++++ TEXTO PROPORCIONADO ++++

Desfile de una tradición hollywoodense
1
El espacio se reduce hasta pegarse a la piel y volverse una prenda más, ceñida por el sudor y la desesperación: un vagón del metro, cerrado y sin avanzar, es casi un ataúd, una fosa común de bordes exactos, simétricos. Del otro lado de las puertas, detrás de línea amarilla, cempasúchil de piedra horizontal, aguardan los que desean abordar.
Se miran por instantes, unos y otros, luego agachan la mirada en espera de que las puertas se abran. Más allá, desde la oscuridad del túnel, llega el otro tren, con dirección a Pantitlán. Las puertas, por fin, se abren, y una multitud se despliega sobre el andén de la estación Chapultepec bajo la mirada del guardia, parado sobre un pedestal negro; Ciudad de México, lugar de las estatuas vivientes.
Una Catrina colorida, solemne, inmaculada, con tenis fosforescentes, desciende con la majestuosidad propia de los que ya no tienen cuerpo y enfila, junto con el resto de las personas, hacia las escaleras, con rumbo a la luz y el aire, a la superficie. A la vida. Hoy es dos de noviembre.
Una Estela de luz sin luz, faro que guía a los vivos hacia el punto de reunión, yace erguida en medio del día gris. Frente a ella, una calavera gigante, blanco azúcar, celebra la eternidad con el letrero en su frente. Un grupo de policías miran de vez en cuando a la multitud, que crece poco a poco a orillas de Avenida Reforma, río sin movimiento bordeado por flores amarillas, que espera bufando de sonidos y aromas, de carros alegóricos y disfraces de todas las tonalidades, a que la una de la tarde caiga.
Faltan apenas cinco minutos y la gente mira sus relojes constantemente o pregunta la hora al que tienen al lado. “Cuidado con la reja y las partes punzocortantes. Si escucha la alerta sísmica, aléjese de árboles, edificios y postes”, anuncian a través de las bocinas colocadas en el lugar, mientras la gente, poco a poco, una a una, se suman al grupo de espectadores. Un grupo que se ha congregado para honrar a la muerte, le teme a la muerte.
Da la una de la tarde y, por fin, zarpa el primer carro alegórico hacia el Zócalo Capitalino, coronado por una mujer que mira hacia el piso: Mictecacíhuatl. Si de algo sabe esta ciudad es de marchas, de voces en coro y de procesiones largas como una herida que no sana. Si de algo sabe la ciudad es de voces, de aromas, de pieles multicolor y de murmullos que no alcanzan a ser discurso inteligible; lenguaje que no cabe en palabras.
―Vete para allá, córrele ―le indica a una mujer, cubierta con una capa gris de plástico, a su hija, que tiene la misma prenda sobre la cabeza y varias más en las manos.

++++ LÍNEAS DE DATOS ++++

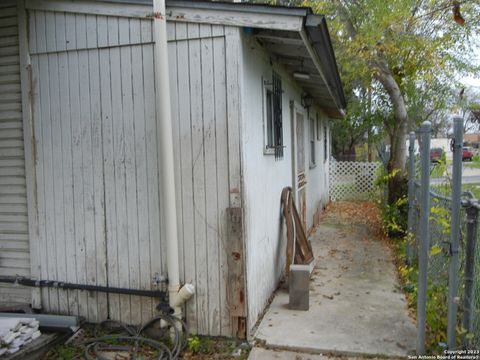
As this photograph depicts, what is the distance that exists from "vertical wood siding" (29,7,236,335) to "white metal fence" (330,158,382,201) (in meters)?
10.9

++++

**REQUISITOS**
- a) ¿Puedes reescribir de forma más breve el párrafo de la crónica del desfile que empieza con "Faltan apenas cinco minutos", conservando sus hechos principales?
- b) ¿Puedes repetir tal cual todo lo que va desde "Una Catrina colorida, solemne, inmaculada, con" hasta "la tarde caiga." en la crónica del desfile?

**RESPUESTAS**
- a) Faltan cinco minutos y la gente mira sus relojes o pregunta la hora. Por las bocinas se advierte sobre la reja y las partes punzocortantes, y se pide alejarse de árboles, edificios y postes si suena la alerta sísmica. Los espectadores se suman uno a uno, y ese grupo reunido para honrar a la muerte le teme a la muerte.

- b)
Una Catrina colorida, solemne, inmaculada, con tenis fosforescentes, desciende con la majestuosidad propia de los que ya no tienen cuerpo y enfila, junto con el resto de las personas, hacia las escaleras, con rumbo a la luz y el aire, a la superficie. A la vida. Hoy es dos de noviembre.
Una Estela de luz sin luz, faro que guía a los vivos hacia el punto de reunión, yace erguida en medio del día gris. Frente a ella, una calavera gigante, blanco azúcar, celebra la eternidad con el letrero en su frente. Un grupo de policías miran de vez en cuando a la multitud, que crece poco a poco a orillas de Avenida Reforma, río sin movimiento bordeado por flores amarillas, que espera bufando de sonidos y aromas, de carros alegóricos y disfraces de todas las tonalidades, a que la una de la tarde caiga.